[Aim of the task]
Without changing a thing, reproduce the entire listing and leave out its pictures.

(Beginning of Record set)

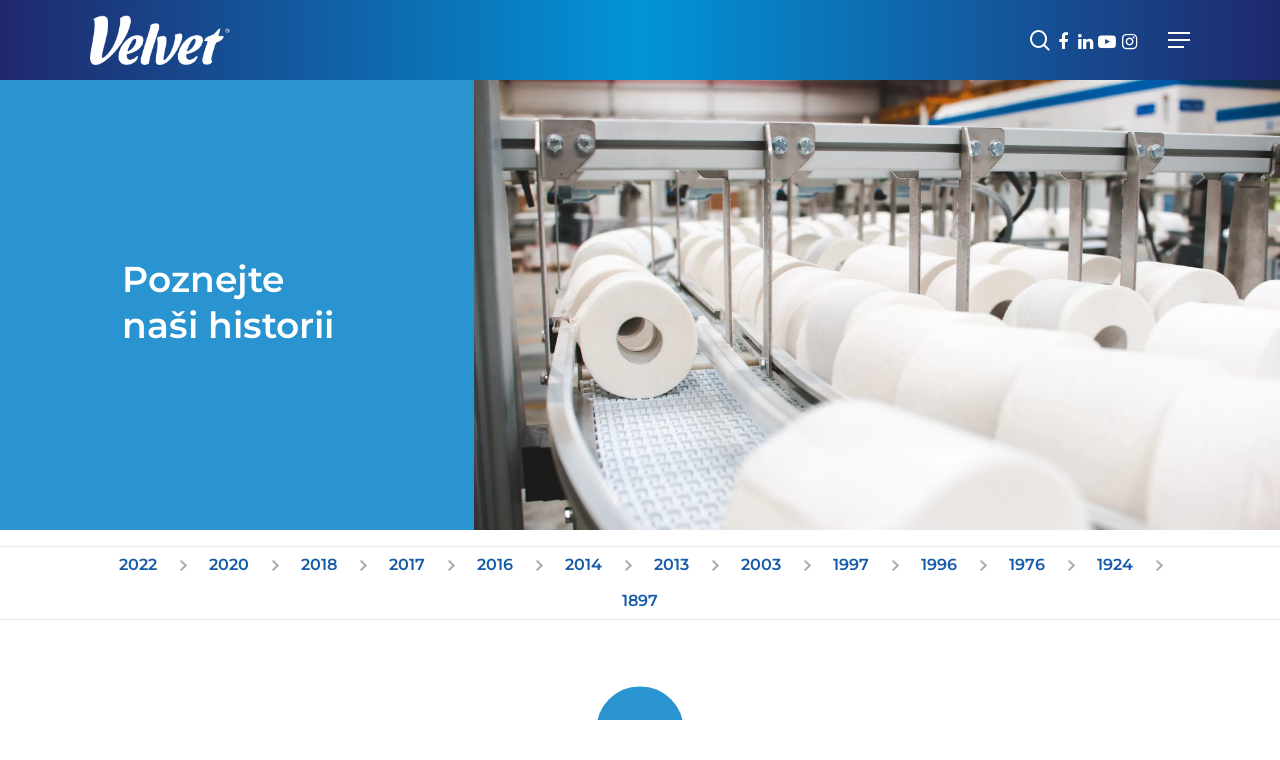

--- FILE ---
content_type: application/javascript; charset=utf-8
request_url: https://velvet.pl/wp-content/cache/min/1/wp-content/themes/salient-child/source/js/delayfix.js?ver=1769439930
body_size: -87
content:
setTimeout(function(){if(window.matchMedia("(max-width: 768px)").matches){var target=document.getElementById('header-outer');const touch=new Touch({identifier:"123",target:target,});const touchEvent=new TouchEvent("touchstart",{touches:[touch],view:window,cancelable:!0,bubbles:!0,});target.dispatchEvent(touchEvent);console.log('touchEvent')}},2500)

(End of Record set)

[Solution to this task]
--- FILE ---
content_type: application/javascript; charset=utf-8
request_url: https://velvet.pl/wp-content/cache/min/1/wp-content/themes/salient-child/source/js/delayfix.js?ver=1769439930
body_size: -87
content:
setTimeout(function(){if(window.matchMedia("(max-width: 768px)").matches){var target=document.getElementById('header-outer');const touch=new Touch({identifier:"123",target:target,});const touchEvent=new TouchEvent("touchstart",{touches:[touch],view:window,cancelable:!0,bubbles:!0,});target.dispatchEvent(touchEvent);console.log('touchEvent')}},2500)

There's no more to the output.